On Thursday, Vemuri took to the stage at the OneMIT commencement ceremony, donning a keffiyeh — a traditional scarf worn by Arab communities that has been a symbol of Palestinian nationalism for decades — over her graduation gown. During her speech, Vemuri denounced Israel's war in Gaza and criticized the university for its ties to the country's military.
'Right now, while we prepare to graduate and move forward with our lives, there are no universities left in Gaza,' Vemuri said. 'We are watching Israel try to wipe out Palestine off the face of the earth, and it is a shame that MIT is a part of it.'
According to the Hamas-run Palestinian Health Ministry, at least 54,418 people have been killed and 124,190 injured in Gaza amid Israel's ongoing attack in the region since Hamas' terrorist attack in Israel on Oct. 7, 2023. That attack killed more than 1,200 people in Israel and took around 250 hostage, according to Israeli counts.
Vemuri's speech starts around the 55:30 mark, and her remarks related to Gaza begin at the 56:00 mark:
At the end of her speech, Vemuri referenced a decades-old MIT tradition in which graduating students turn their class rings, featuring their university's mascot, 'Tim the Beaver,' outward, symbolizing that their time at MIT is now in the past.
'As you lift it off your fingers, notice that the beaver is no longer facing you; it is now facing the world,' Vemuri said. 'This is a world that we will be entering with an immeasurable responsibility.

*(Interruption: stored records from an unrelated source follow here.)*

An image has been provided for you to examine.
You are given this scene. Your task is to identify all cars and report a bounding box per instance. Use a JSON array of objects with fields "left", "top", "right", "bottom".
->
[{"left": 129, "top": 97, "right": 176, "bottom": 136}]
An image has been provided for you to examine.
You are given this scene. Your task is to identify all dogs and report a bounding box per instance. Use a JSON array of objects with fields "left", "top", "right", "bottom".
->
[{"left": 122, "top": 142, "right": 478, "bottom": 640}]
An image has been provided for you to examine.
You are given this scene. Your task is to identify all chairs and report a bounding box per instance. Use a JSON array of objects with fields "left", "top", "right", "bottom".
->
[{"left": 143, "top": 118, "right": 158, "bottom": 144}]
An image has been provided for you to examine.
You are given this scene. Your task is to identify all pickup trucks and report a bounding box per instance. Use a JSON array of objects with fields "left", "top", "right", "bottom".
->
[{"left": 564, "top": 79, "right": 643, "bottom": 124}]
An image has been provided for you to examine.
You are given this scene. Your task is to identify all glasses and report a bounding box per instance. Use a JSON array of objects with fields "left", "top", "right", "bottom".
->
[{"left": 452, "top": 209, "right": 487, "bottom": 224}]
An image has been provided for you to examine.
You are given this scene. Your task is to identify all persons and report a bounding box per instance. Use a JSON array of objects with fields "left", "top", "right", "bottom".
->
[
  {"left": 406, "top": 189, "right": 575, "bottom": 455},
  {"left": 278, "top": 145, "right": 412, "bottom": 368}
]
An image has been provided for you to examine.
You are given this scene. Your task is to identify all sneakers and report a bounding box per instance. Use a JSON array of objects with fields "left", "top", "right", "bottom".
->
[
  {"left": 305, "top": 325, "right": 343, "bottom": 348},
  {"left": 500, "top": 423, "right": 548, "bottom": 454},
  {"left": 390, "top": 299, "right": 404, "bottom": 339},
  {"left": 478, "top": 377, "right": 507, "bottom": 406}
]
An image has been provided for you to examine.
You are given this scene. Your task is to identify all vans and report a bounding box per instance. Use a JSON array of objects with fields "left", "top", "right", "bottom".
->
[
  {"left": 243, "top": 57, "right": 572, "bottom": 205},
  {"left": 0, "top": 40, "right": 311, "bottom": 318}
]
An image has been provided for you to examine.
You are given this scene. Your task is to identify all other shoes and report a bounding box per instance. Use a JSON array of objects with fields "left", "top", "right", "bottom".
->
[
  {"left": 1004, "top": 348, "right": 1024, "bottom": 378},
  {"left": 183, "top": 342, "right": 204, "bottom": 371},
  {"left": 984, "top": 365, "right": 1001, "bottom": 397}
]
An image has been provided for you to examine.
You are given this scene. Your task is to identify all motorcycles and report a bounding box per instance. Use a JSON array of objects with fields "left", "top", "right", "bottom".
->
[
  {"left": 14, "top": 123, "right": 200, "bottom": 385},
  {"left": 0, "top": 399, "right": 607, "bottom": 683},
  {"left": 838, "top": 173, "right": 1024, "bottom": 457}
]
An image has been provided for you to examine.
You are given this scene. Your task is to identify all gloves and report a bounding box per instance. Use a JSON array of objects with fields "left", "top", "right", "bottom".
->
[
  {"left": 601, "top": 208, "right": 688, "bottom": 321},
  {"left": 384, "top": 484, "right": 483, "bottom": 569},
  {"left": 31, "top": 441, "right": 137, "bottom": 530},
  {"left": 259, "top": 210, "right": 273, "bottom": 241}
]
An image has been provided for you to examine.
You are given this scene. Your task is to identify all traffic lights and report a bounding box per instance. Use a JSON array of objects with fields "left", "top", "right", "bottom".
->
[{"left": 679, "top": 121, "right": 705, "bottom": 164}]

We will carry with us the stamp of the MIT name, the same name that is directly complicit in the ongoing genocide of the Palestinian people. And so we carry with us the obligation to do everything we can to stop it.'
After Vemuri finished her speech, Sally Kornbluth, the university's president, tried to settle the crowd. 'At MIT, we believe in freedom of expression. But today is about the graduates,' Kornbluth said.
Without naming Vemuri, MIT confirmed that she had been banned from Friday's events, after they said she delivered a speech a day earlier that was not the one provided to the school in advance of the event.
'While that individual had a scheduled role at today's Undergraduate Degree Ceremony, she was notified that she would not be permitted at today's events,' university spokesperson Kimberly Allen said in a statement. 'MIT supports free expression but stands by its decision, which was in response to the individual deliberately and repeatedly misleading Commencement organizers and leading a protest from the stage, disrupting an important Institute ceremony.'
Vemuri's speech quickly attracted criticism, including from House Speaker Mike Johnson, who called it 'Ignorant. Hateful. Morally bankrupt,' in a post on X.
'Where is the shame — or appropriate response from the institution? Have your children avoid MIT & the Ivy League at all costs,' Johnson wrote.
An MIT spokesperson told CNN that despite not attending Friday's ceremony, Vemuri will still receive her degree.
'What I am dealing with right now is absolutely nothing compared to the people of Palestine, and I'd take on much more if it meant helping their cause,' Vemuri told CNN on Sunday.